What to work on -
• a. Answer these questions from the post on secure deletion:
(i) Who asked an assistant to wipe out all his files, and in preparation for what?
(ii) Where did he find his web searches?
(iii) Which kinds of files created by word processors does the post name?
• b. Can you carry the post on secure deletion on past its last sentence?

Page extract -
·····
Hello all,

A few years ago a university administration staff member asked an
assistant to  wipe out all his files in preparation for retirement.
He got angry when he soon found his web searches in the browser history
and cache, and asked how is that possible.

No "secure" delete would have helped him, but standard delete would have
been fully adequate had he only known what to delete. There was no
chance in hell that anyone would engage in a block device scanning of
his abandoned disk, much less track alignment variation analysis.

Such are the vast majority of the cases.

Even moderate security is a challenge, and a "secure delete" facility is
one of the tools. Considering how the word processors create recovery
files, auto-saves, backups, how the documents get automatically indexed,
there are many parts of this equation.
·····
Scene-based reasoning records -
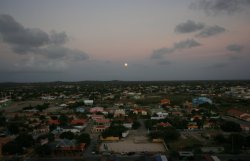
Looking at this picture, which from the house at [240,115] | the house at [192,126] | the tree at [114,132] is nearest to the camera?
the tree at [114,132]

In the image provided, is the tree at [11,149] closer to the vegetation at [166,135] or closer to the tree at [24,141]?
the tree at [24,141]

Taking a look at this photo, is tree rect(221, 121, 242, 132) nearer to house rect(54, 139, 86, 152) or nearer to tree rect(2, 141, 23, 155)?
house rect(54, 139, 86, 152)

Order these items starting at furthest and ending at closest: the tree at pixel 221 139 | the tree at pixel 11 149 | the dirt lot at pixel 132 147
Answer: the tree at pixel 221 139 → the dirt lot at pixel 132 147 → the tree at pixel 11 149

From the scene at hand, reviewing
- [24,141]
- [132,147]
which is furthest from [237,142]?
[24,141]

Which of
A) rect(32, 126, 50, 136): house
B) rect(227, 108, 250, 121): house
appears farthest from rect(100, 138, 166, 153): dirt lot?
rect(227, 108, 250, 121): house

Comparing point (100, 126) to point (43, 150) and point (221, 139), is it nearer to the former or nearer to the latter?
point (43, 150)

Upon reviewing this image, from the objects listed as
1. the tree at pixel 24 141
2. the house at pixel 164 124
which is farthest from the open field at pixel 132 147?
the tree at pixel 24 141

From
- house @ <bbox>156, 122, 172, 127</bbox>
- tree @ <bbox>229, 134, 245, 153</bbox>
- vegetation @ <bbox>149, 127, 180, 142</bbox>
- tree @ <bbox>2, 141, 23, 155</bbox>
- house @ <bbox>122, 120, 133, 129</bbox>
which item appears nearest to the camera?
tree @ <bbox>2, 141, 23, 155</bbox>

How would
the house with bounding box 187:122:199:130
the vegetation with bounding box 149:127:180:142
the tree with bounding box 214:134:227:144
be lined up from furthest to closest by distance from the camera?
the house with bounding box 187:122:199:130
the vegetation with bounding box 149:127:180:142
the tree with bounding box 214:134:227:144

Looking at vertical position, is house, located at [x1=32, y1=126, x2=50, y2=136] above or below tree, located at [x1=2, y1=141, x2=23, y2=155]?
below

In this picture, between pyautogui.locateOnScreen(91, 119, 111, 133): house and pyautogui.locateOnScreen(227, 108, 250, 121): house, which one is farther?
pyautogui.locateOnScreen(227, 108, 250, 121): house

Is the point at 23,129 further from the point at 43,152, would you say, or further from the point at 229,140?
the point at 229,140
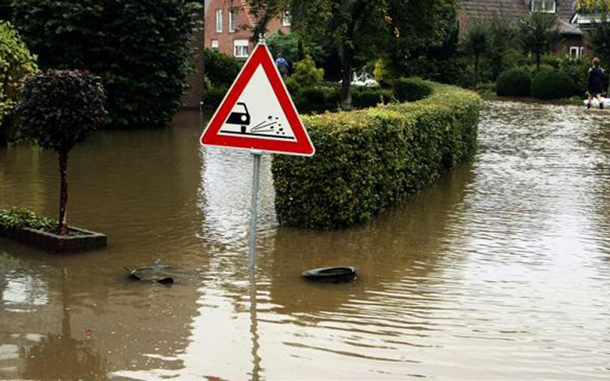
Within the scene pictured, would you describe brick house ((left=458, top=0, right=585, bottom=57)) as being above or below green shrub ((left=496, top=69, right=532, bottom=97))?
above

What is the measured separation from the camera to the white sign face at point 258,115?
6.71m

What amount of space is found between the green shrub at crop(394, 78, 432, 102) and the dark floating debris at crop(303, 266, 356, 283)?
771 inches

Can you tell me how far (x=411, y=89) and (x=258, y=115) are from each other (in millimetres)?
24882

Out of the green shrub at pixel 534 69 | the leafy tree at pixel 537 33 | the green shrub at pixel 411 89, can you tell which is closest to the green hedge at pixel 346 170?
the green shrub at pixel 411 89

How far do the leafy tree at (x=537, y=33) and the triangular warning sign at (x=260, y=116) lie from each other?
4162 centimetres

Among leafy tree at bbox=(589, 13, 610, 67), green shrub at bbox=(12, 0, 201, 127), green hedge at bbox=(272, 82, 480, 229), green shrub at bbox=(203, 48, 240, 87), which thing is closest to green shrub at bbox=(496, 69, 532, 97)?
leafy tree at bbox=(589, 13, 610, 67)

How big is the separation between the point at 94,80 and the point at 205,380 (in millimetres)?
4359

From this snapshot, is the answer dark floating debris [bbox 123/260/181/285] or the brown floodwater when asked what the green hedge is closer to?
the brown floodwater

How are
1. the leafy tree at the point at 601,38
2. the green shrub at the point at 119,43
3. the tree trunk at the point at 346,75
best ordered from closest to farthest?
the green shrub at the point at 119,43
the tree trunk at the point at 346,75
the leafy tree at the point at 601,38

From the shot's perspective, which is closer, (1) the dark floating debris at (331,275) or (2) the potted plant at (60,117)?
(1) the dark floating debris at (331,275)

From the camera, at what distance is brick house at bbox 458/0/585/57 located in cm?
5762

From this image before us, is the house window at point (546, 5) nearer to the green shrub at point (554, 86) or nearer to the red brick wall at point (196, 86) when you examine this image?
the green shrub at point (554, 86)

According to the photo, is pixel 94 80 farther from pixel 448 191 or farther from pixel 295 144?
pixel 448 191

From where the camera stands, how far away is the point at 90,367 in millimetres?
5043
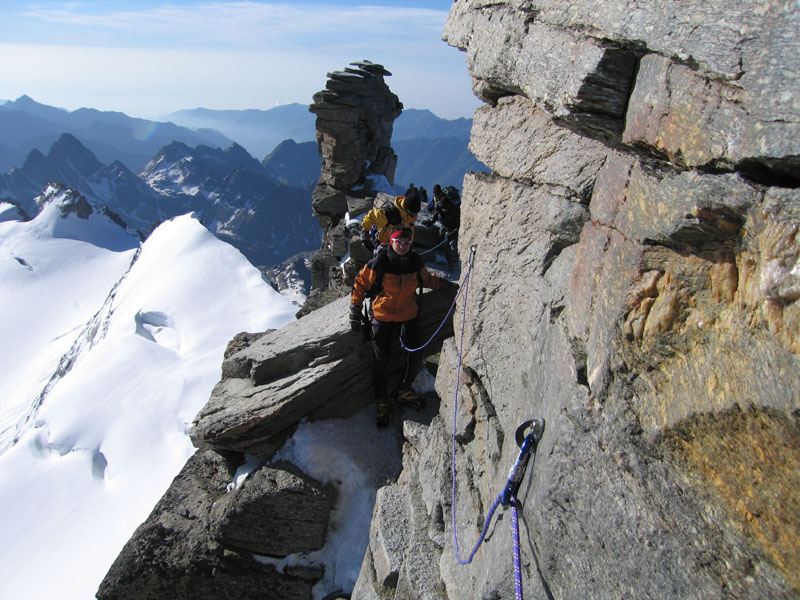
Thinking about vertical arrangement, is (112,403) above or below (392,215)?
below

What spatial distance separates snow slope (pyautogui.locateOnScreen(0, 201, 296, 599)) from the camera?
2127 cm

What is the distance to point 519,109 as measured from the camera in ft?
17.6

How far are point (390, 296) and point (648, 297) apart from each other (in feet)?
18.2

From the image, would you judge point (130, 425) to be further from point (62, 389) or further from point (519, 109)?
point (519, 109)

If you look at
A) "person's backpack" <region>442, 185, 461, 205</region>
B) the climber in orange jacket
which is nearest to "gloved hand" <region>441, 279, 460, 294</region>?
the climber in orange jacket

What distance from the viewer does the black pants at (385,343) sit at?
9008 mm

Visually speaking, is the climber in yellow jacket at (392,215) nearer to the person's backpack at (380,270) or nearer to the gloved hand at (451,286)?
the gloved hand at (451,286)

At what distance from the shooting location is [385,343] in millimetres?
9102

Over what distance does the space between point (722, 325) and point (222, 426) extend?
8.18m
·····
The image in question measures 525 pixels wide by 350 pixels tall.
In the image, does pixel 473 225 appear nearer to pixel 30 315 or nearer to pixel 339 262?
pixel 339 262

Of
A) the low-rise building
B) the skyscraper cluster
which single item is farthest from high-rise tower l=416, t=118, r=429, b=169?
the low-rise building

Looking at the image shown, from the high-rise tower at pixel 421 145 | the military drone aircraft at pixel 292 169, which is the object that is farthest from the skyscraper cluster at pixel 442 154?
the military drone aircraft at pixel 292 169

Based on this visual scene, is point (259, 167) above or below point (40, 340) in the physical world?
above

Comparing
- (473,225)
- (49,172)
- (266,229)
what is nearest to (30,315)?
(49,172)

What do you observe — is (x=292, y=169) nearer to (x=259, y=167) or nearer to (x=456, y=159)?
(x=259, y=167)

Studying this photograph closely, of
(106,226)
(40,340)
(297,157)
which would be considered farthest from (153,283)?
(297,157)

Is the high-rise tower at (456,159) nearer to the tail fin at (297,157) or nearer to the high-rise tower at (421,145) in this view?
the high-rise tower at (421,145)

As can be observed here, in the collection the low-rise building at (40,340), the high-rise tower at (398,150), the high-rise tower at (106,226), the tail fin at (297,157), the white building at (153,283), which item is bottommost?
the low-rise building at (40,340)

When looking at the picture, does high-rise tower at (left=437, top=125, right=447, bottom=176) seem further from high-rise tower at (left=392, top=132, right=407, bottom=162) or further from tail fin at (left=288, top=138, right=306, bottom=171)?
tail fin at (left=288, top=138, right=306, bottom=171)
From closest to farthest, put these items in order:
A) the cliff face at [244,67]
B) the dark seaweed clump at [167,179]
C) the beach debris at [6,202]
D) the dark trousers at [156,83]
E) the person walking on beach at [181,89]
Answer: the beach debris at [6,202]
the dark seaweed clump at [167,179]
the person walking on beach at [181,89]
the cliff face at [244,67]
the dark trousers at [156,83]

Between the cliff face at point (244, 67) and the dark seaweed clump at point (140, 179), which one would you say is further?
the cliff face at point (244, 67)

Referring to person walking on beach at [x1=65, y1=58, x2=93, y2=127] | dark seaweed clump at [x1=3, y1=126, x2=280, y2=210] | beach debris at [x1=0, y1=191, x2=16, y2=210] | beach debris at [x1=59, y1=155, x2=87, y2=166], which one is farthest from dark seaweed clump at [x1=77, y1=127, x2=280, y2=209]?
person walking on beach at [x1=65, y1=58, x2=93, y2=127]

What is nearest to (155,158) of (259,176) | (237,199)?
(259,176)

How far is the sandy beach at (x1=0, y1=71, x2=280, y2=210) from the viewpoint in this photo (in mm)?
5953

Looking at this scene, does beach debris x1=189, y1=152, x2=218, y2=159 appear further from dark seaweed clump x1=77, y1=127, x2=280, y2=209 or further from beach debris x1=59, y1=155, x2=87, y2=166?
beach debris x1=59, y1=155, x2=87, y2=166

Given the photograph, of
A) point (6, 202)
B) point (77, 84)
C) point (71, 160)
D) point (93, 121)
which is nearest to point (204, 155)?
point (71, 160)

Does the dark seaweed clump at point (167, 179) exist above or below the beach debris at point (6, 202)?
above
·····
Per-task answers -
• a.
(i) A university administration staff member asked, in preparation for retirement.
(ii) In the browser history and cache.
(iii) Recovery files, auto-saves and backups.

• b.
On the other hand, it is not completely true that encryption does not
help against track alignment analysis because "they" can find the key
file and beat the passphrase out of me. Beating the passphrase out of me
can easily become quite expensive - not only for me :). In addition,
there is no guarantee that the writes of sensitive material will happen
with any larger misalignment than usual, to make those bits reliably
recoverable. Even though sophisticated methods can reveal up to twenty
layers of old data, they can only do so with an increasingly high bit
error rate. It does not take many bit errors to ruin the prospect of
decryption, except for the most outlandish recovery budgets.

So, even a fairly cheap and quick encryption system combined with a
"secure delete" facility makes it many orders of magnitude more
expensive to recover any information from the disk. While it is hardly
the first priority, there might still be many customers that will one
day be willing to pay for this.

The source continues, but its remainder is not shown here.